Part of this narrative is carried by the tenacious chroniclers of St Cuthbert’s followers, as they fought to keep their estates and influence intact. They supported prospective Danish kings in their bid for power and donated lands to Christian refugees fleeing across the mountains in the west. They were able, after a period of great insecurity, to settle with their precious relics at Chester le Street on the River Wear and carve out a new paruchia* by cannily playing one set of antagonists off against another.

Excavations across many decades have begun to sketch a pattern of settlement, acculturation and integration: on Man, where the best evidence for distinctive Norse houses and burials is wonderfully preserved beneath mound and pasture; on Anglesey, where hints of bloody regime change tell also of continuity and trading success; in the Hebrides and in Orkney, where grand sagas incant an age of derring-do, of conquest and, ultimately, organized settlement and rule.

The towns that emerge on the Danish side of England’s fault line, Watling Street, from the blanket silence of the Anglo-Saxon chroniclers, do so in infuriatingly patchy detail. Four of the so-called Five Boroughs are enigmatic still, their Scandinavian phases as yet unyielding to the spade. Lincoln and York, both so distinct in their historical development, offer the best clues to the dazzling success of the Scandinavian settlers in galvanizing populations concentrated behind their formidable defensive ramparts to energize production and trade on local, regional and international scales. By the early tenth century tenements and workshops, effective coinage, wheel-thrown pottery and an exuberant love of metalwork and precious-stoned jewellery and dress accessories become visible. These tell of a shared self-confidence rather than triumphant exploitation of a subjected populace. In very obvious contrast, the burhs and their economies south and west of Watling Street, in the first years after Ælfred’s death, show only economic stagnation and a sort of mulish reluctance to join in the new mercantile game.

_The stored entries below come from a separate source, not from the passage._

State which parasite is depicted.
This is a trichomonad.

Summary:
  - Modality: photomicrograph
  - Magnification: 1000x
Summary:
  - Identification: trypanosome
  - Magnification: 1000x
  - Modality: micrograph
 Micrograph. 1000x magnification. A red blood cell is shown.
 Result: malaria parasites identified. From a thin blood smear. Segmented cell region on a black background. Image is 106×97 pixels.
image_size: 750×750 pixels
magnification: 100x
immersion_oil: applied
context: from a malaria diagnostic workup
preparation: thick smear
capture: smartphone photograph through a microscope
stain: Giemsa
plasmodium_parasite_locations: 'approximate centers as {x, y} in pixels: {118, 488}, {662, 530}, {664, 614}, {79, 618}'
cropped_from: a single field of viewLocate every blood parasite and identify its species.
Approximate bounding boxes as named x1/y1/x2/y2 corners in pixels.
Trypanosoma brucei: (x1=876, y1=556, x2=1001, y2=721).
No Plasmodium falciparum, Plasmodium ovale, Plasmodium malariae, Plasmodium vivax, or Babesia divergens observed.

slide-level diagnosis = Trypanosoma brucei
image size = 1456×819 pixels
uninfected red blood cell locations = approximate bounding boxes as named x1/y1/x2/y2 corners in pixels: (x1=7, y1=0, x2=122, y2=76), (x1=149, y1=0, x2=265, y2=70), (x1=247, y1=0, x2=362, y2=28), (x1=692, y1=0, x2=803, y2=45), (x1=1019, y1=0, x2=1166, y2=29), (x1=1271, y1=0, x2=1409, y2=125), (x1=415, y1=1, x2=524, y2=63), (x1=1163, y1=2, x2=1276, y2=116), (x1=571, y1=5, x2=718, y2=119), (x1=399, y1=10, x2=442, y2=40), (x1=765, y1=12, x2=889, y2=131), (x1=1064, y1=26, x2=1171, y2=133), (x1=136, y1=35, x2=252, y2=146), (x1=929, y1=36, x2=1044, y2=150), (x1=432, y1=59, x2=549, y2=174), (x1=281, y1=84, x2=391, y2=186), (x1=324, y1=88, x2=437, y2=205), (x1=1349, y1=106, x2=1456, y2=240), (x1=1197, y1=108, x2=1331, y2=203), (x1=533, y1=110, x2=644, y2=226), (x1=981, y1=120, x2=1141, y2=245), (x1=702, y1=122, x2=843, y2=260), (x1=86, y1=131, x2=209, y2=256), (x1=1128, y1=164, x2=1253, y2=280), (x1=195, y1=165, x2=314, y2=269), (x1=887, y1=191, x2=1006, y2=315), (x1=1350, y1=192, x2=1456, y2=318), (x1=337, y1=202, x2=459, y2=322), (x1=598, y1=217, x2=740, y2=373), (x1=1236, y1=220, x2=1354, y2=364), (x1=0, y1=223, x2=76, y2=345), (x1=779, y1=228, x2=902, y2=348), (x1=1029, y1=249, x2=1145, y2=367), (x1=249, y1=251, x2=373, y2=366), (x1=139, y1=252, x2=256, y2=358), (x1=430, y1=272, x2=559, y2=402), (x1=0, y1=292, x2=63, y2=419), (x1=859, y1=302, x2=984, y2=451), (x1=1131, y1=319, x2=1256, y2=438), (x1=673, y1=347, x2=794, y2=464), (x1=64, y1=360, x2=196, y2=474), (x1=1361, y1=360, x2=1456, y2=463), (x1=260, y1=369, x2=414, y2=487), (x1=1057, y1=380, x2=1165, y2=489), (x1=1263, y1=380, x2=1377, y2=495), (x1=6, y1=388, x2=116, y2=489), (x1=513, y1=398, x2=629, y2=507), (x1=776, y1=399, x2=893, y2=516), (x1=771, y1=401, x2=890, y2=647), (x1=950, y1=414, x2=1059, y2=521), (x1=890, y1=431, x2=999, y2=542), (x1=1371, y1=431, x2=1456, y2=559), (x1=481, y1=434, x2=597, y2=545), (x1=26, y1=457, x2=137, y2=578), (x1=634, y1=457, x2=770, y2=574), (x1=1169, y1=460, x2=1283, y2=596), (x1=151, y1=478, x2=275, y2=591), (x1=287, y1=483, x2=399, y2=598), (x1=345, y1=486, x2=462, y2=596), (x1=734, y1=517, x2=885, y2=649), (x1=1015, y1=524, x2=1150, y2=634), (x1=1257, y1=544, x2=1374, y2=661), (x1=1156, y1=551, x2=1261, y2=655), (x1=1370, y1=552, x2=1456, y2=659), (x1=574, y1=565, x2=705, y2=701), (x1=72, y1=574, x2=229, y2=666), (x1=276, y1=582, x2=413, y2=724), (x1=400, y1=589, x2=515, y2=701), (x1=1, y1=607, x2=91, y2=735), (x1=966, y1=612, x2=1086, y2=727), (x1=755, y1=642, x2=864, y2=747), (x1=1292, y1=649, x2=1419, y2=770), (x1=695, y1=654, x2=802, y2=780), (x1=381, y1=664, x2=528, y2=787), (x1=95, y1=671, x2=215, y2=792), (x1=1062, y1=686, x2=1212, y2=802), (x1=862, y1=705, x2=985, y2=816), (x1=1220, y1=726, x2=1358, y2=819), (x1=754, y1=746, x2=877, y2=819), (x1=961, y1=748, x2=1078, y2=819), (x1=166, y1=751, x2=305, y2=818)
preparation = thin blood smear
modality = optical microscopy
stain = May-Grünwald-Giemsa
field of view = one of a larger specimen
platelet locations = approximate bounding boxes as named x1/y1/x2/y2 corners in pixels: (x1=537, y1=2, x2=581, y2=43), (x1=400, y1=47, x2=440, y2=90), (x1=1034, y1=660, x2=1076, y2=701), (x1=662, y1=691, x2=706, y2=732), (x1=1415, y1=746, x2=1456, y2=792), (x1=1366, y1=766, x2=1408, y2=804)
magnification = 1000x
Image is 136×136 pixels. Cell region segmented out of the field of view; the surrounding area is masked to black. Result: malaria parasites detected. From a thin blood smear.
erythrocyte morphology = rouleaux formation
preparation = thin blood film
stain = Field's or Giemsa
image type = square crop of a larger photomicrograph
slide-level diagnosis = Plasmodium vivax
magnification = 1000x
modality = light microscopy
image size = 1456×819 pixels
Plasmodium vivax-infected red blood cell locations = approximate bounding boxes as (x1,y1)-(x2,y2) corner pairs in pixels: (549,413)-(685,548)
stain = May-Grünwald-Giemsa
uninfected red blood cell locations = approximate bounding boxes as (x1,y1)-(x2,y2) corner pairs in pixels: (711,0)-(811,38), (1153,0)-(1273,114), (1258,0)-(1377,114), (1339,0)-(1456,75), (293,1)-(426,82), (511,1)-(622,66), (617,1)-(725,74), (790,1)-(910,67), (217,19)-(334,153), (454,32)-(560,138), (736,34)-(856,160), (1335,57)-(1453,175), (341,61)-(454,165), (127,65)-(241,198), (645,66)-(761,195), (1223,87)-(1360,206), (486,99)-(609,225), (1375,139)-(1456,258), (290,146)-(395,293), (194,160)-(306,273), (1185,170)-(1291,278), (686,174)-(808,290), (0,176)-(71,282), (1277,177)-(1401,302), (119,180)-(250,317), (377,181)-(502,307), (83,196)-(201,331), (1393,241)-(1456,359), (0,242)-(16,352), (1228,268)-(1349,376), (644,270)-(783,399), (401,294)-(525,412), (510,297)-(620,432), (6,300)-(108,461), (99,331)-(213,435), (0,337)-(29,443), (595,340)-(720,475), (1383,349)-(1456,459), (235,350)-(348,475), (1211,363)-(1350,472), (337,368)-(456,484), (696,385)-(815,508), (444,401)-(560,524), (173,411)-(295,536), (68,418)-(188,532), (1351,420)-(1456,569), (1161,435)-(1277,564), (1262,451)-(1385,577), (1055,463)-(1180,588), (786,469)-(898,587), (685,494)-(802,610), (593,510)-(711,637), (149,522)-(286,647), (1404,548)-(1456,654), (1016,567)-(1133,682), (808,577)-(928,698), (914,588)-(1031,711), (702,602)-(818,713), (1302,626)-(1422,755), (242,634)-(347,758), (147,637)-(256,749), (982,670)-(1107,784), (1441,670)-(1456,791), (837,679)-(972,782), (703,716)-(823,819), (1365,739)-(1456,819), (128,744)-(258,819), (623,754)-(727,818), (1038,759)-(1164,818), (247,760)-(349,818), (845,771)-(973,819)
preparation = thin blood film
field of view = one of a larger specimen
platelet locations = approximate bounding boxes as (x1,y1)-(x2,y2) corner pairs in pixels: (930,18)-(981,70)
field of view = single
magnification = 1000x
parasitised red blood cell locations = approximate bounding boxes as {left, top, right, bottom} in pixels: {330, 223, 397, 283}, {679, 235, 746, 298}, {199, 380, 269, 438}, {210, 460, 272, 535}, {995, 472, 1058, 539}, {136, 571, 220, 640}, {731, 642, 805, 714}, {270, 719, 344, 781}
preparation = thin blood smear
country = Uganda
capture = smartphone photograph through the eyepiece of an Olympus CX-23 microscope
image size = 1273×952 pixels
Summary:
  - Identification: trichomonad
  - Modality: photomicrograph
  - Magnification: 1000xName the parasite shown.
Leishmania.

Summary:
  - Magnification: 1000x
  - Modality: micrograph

By the end of the first decade of the tenth century Ælfred’s son Eadweard, king of the West Saxons, and his enterprising sister Æðelflæd in Mercia were ready to restore the economic and cultural balance. Their great plan, to conquer Danish Mercia and East Anglia, was heroic in its scale and successes, even if the inevitable human cost, so sparsely attested in contemporary sources, did little to nurture a sense of Anglo-Saxon unity among the southern kingdoms. Local and regional interests fought back against national ideology.

Ancient historical and geographical realities underpinned developments on the Insular scale: ceremonies were held, treaties were signed, battles fought at locations etched into the warp and weft of hill and plain, ford and vill: tidal reaches of rivers, time-worn crossroads, royal townships, shire boundaries and the mounds where laws had been promulgated as long as people could remember. Tribal and dynastic affiliations ran deep; loyalties seemed to tilt as much against old enemies as in favour of new friends. Ælfred’s Britain was a cultural and political patchwork quilt rich in the regional languages, customs and lordships of its kaleidoscope components. The Britain of his children was no different.

* Paruchia: a network of monastic foundations with their estates, functioning under the authority of a mother church.